▶ [Page text]:
>>>>>

Commissioner wins in Eichmann appeal

Insights by Rosalind Li 

Commissioner wins in Eichmann appeal: Federal Court tightens the screws on the ‘Active Asset’ Test

Published in the Thomson Reuters Weekly Tax Bulletin (23 January 2020)

The small business CGT concessions can provide significant tax relief for taxpayers selling their business assets. Among other things, these concessions require that the asset being sold must be an ‘active asset’, which is defined in subsection 152-40(1) of the Income Tax Assessment Act 1997 (Cth) (ITAA 1997) as an asset that is ‘used’ or ‘held ready for use’ in the course of carrying on a business.

Just how ‘active’ does an asset need to be? What is the proportion of the asset that needs to be ‘used’, and what is the adequate level of connection of that ‘use’ to the ‘business’?

In the recent case of FCT v Eichmann [2019] FCA 2155 (Eichmann), reported at 2020 WTB 1 [23], the Federal Court reversed the decision of the AAT and held that the land which was used to store business assets was not an ‘active asset’. In doing so, the Federal Court has considerably tightened the scope of what can constitute an ‘active asset’ through its interpretation of the requirements of the active asset test.

<<<<<

▶ [Data section]:
>>>>>

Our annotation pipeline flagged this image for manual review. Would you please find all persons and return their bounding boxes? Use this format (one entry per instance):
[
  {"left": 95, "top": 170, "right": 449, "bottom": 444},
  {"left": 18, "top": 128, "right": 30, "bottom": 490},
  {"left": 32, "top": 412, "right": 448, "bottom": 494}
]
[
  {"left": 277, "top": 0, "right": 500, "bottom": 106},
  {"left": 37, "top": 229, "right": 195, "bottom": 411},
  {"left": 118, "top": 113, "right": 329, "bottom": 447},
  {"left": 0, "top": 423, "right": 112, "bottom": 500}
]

<<<<<

▶ [Set tasks]:
1) From the Eichmann appeal article, extract the passage starting at "Insights by Rosalind" and ending at "to the ‘business’?".
2) According to the Eichmann appeal article, how did the Federal Court tighten the scope of what counts as an 'active asset'? Answer in one to three sentences.
Work only from the Eichmann appeal article, not the material.

▶ [Expected answers]:
1)
Insights by Rosalind Li 

Commissioner wins in Eichmann appeal: Federal Court tightens the screws on the ‘Active Asset’ Test

Published in the Thomson Reuters Weekly Tax Bulletin (23 January 2020)

The small business CGT concessions can provide significant tax relief for taxpayers selling their business assets. Among other things, these concessions require that the asset being sold must be an ‘active asset’, which is defined in subsection 152-40(1) of the Income Tax Assessment Act 1997 (Cth) (ITAA 1997) as an asset that is ‘used’ or ‘held ready for use’ in the course of carrying on a business.

Just how ‘active’ does an asset need to be? What is the proportion of the asset that needs to be ‘used’, and what is the adequate level of connection of that ‘use’ to the ‘business’?

2) The Federal Court reversed the AAT's decision and held that land used to store business assets was not an 'active asset'. It narrowed the scope through its interpretation of the requirements of the active asset test.